_Exercise objective_
Skip the images and restate every line of the records exactly.

(Captioned web images)

=-=-=

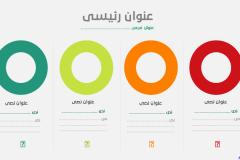 Slide5 - قالب إبسليون الابتكار - قالب عرض عربي مجاني خاص للـ بوربوينت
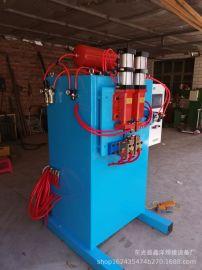 小型交流脉冲对焊机 碰焊机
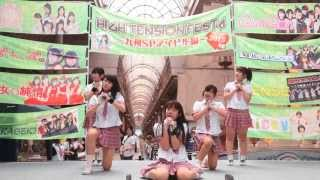 熊本で活動中のアイドルグループSENSEさんのライブ映像です。 2013年5月...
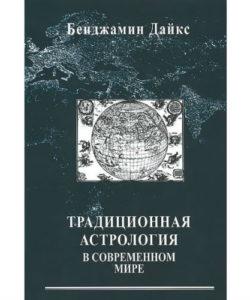 Дайкс Б. «Традиционная астрология в современном мире»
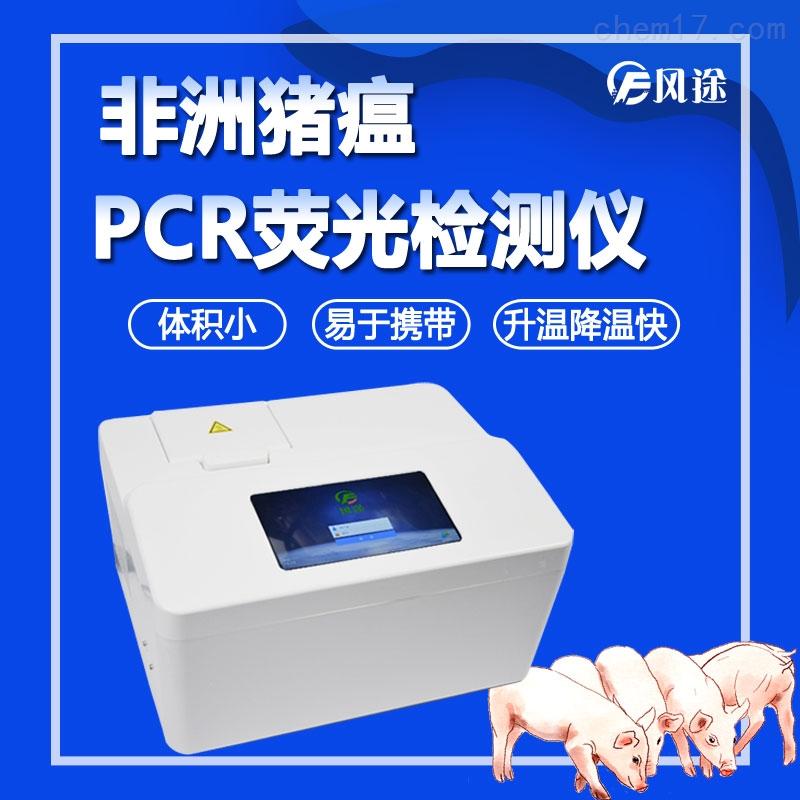 非洲猪瘟pcr检测仪哪家好
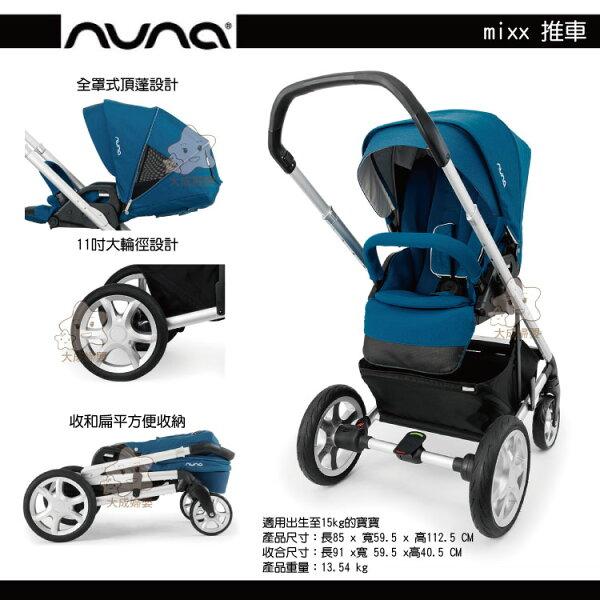 【大成婦嬰】Nuna mixx 推車(ST-40) 座椅寬敞 可平躺 亦可座椅換向 (2色可挑選)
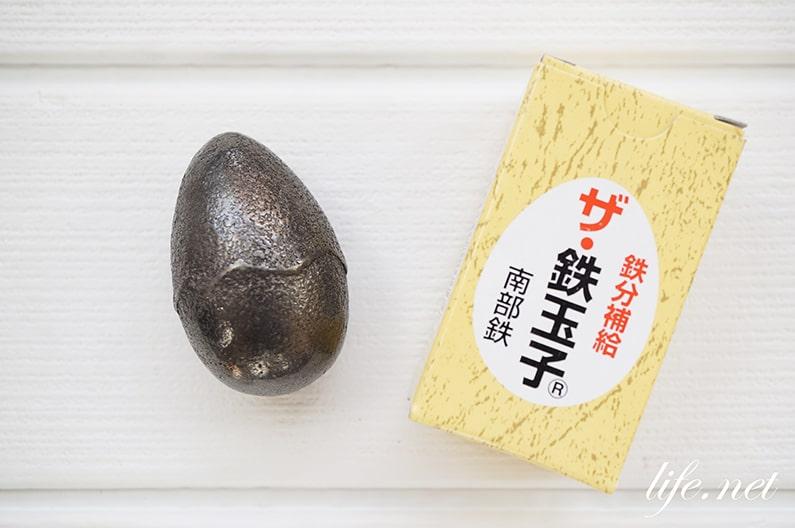 黒豆のさび釘の代わりになる鉄卵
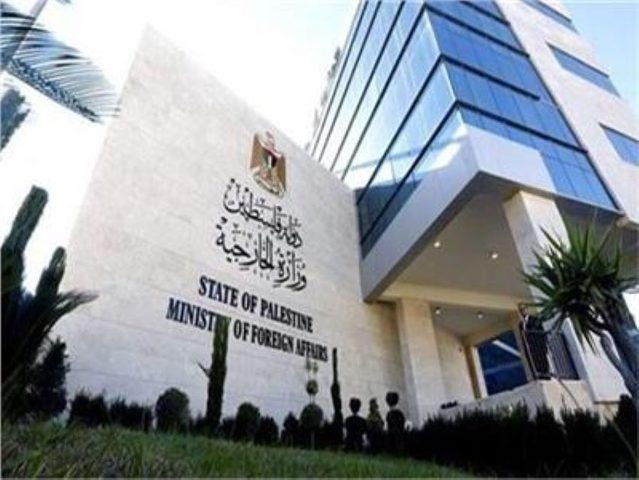 الخارجية:المشروع التهويدي في مطار قلنديا ضربة قاضية لحل الدولتين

=-=-=

_Task solution_
 Slide5 - قالب إبسليون الابتكار - قالب عرض عربي مجاني خاص للـ بوربوينت
 小型交流脉冲对焊机 碰焊机
 熊本で活動中のアイドルグループSENSEさんのライブ映像です。 2013年5月...
 Дайкс Б. «Традиционная астрология в современном мире»
 非洲猪瘟pcr检测仪哪家好
 【大成婦嬰】Nuna mixx 推車(ST-40) 座椅寬敞 可平躺 亦可座椅換向 (2色可挑選)
 黒豆のさび釘の代わりになる鉄卵
 الخارجية:المشروع التهويدي في مطار قلنديا ضربة قاضية لحل الدولتين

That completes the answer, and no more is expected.